Tag Archives: immigration law

Immigration seas are roiling yet again

The political water under the immigration issue keeps tossing and turning to the point that it’s making me queasy.

The latest wave to crash against the immigration vessel came from the Southern Federal Judicial District of Texas and U.S. District Judge Andrew Hanen, who late Sunday said President Obama’s executive action delaying deportation of illegal immigrants violated the federal Administrative Procedure Act, which governs the way federal regulations are set up and how much public input is delivered.

http://www.texastribune.org/2015/02/16/executive-action-immigration-ruling/

The Obama administration plans to appeal, most likely to the 5th U.S. Circuit Court of Appeals.

Texas Gov. Greg Abbott and state Attorney General Ken Paxton hailed the judge’s ruling, saying it validates their contention that the feds reached beyond their grasp in delaying the deportation of illegal immigrants, about 1.46 million of whom live in Texas.

“President Obama abdicated his responsibility to uphold the United States Constitution when he attempted to circumvent the laws passed by Congress via executive fiat,” Abbott said in a statement, “and Judge Hanen’s decision rightly stops the President’s overreach in its tracks.”

Paxton agrees with the governor. “This decision is a victory for the rule of law in America and a crucial first step in reining in President Obama’s lawlessness,” he said in a statement. “This injunction makes it clear that the President is not a law unto himself, and must work with our elected leaders in Congress and satisfy the courts in a fashion our Founding Fathers envisioned.”

Did politics play a part in this federal judge’s decision? Judge Hanen was appointed by President George W. Bush and already is on record as suggesting the Department of Homeland Security was breaking immigration law by allowing undocumented immigrant children to be reunited with their parents rather than deporting or arresting them, according to the Texas Tribune.

Let’s wait, then, for progressives to bemoan the actions of an “unelected activist judge” who places himself above the law. I’m betting we won’t hear such an argument coming from that side of the aisle.

Something tells me the U.S. Supreme Court is likely to get this one.

In the meantime, pass the Dramamine.

 

Border not secure? Tell the detainees

It’s difficult to imagine the terror that young people face when they’re shipped from their homes and they find themselves essentially trapped in a country that cannot accept them.

Then they learn that many people in this strange country have turned on them, believing that they are somehow responsible for the plight in which they find themselves.

Welcome to the United States of America, young Central American refugees.
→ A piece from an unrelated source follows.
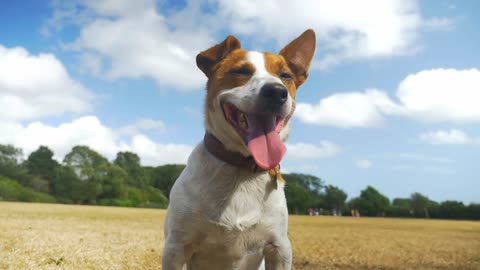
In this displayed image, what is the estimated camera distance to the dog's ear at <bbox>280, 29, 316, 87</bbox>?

I’ve become disheartened by this story as it has unfolded. The young people, thousands of them children barely past toddlerhood, have been allowed passage through Mexico and into Texas, New Mexico, Arizona and California. Reports are that they’re fleeing repression, virtual enslavement and corruption in their home countries of El Salvador, Guatemala and Honduras.

They come here unaccompanied, sent here by parents or transported by those notorious “coyotes,” who deal in human trafficking.

The president of the United States is asking Congress for some extra emergency money to help repatriate these young people – humanely, of course. He’s asking for money to help pay for more border security. Some in Congress don’t want to spend the money – even though they demand the president does something, anything, to help stem the flood of refugees.

Of all the arguments I’ve heard from Barack Obama’s critics, however, perhaps the most maddening in this notion that our borders are “porous,” that federal agents aren’t enforcing immigration laws, that the country has become a “magnet” for those who think it’s OK just to enter the United States and they’ll be given a safe place to live with no strings attached.

What on Earth are these critics thinking?

The borders cannot be sealed off. Still, we continue to capture illegal immigrants every single day. We’re deporting them in record numbers. The tens of thousands of young people being held by federal immigration authorities were captured, for crying out loud, by officers actually enforcing U.S. immigration laws.

I want this crisis to end as much as the next guy. I also want us to stop demonizing the children who are being used as pawns in this nasty struggle – and I want the critics to stop tossing out that demagogic canard that the United States is not enforcing its immigration laws.

Those helpless children would beg to differ.